Benioff attributed the surprisingly strong sales to an expanding geographic portfolio that's complemented by an ever-more comprehensive portfolio of cloud services -- sales, service, marketing, community, apps and the Internet of Things.
"When that full portfolio accelerates -- that is, they all come in in the quarter, every product in every geography, in enterprise and SMB -- then you get this kind of accelerated growth," Benioff told investors.
The quarterly results were boosted by two occurrences of an extremely rare event: the nine-figure deal.
One of those $100 million-plus engagements came from a renewal by one of the world's largest insurance companies; the other was a new transaction with one of the largest professional services companies, said CFO Mark Hawkins.
Hawkins acknowledged that sales of that magnitude are few and far between, but he said Salesforce is closing deals like those, and a "broad range of seven- and eight-digit deals," because it is taking a modern approach to selling software -- engaging line-of-business leaders instead of central IT.

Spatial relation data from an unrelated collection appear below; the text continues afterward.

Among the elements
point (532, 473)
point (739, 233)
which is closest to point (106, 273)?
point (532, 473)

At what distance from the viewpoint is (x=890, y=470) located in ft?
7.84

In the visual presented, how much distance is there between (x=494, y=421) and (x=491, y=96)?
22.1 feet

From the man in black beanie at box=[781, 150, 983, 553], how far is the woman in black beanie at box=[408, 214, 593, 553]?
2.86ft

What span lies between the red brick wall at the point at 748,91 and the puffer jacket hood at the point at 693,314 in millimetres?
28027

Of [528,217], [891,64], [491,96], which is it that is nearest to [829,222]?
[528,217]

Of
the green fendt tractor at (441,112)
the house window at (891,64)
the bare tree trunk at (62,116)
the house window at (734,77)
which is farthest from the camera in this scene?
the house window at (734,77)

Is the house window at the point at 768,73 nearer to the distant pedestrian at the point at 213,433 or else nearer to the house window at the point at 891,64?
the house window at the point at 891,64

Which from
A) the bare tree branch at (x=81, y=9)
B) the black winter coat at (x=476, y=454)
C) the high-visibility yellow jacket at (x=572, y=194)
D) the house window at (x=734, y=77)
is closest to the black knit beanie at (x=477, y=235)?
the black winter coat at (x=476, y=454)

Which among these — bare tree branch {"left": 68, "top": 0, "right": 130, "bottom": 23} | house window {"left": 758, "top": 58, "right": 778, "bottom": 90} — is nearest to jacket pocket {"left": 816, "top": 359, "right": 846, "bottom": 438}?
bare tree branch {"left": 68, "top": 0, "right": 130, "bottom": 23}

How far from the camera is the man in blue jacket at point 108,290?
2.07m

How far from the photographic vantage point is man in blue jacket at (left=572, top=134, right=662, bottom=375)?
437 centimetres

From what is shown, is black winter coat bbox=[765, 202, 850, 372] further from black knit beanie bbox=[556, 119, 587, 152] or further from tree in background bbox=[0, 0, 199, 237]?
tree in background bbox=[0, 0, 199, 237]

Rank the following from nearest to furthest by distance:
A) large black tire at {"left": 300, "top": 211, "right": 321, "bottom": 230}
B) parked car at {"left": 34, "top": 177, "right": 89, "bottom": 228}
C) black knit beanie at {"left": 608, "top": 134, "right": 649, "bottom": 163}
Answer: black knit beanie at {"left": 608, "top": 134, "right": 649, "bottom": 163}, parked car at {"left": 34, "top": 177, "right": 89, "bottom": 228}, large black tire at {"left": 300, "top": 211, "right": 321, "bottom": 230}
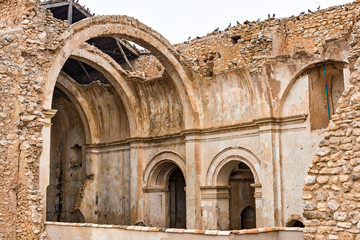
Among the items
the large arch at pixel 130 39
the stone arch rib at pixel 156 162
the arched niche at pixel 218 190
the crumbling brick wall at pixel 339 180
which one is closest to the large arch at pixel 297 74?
the arched niche at pixel 218 190

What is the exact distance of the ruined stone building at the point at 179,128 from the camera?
719 cm

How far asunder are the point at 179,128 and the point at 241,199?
3.26m

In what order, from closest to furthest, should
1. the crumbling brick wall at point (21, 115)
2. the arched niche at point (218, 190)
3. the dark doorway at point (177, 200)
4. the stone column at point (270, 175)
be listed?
the crumbling brick wall at point (21, 115) → the stone column at point (270, 175) → the arched niche at point (218, 190) → the dark doorway at point (177, 200)

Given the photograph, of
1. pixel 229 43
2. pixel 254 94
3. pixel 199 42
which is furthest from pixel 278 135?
pixel 199 42

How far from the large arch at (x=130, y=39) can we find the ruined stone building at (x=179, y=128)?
33 millimetres

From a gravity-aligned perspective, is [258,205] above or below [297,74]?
below

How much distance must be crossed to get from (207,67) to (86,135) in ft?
16.6

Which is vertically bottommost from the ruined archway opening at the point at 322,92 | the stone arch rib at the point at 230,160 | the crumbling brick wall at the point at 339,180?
the crumbling brick wall at the point at 339,180

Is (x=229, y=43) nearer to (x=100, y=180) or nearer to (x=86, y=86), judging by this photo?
(x=86, y=86)

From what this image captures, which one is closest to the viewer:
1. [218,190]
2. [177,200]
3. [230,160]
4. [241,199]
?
[230,160]

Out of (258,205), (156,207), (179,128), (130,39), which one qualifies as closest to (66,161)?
(156,207)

The megadeals resulted from CEO-level conversations, Hawkins said. "We're in the board room."
Benioff, always quick to point out the foibles he perceives in other companies, said many competitors are focused on building apps, then making them look and work better across devices.
They're making a huge mistake, he said.
"What they should have focused on is building platforms for building apps," the CEO said. That's what Salesforce has done with its Lightning platform, giving "developers a fast, easy and low-cost way to deploy enterprise apps."
And because 72 percent of Salesforce customers still use only one of the clouds in its Software-as-a-Service portfolio, the opportunity to go "wall-to-wall with those customers" -- selling multiple clouds -- in the future promises another avenue for growth, Benioff told investors.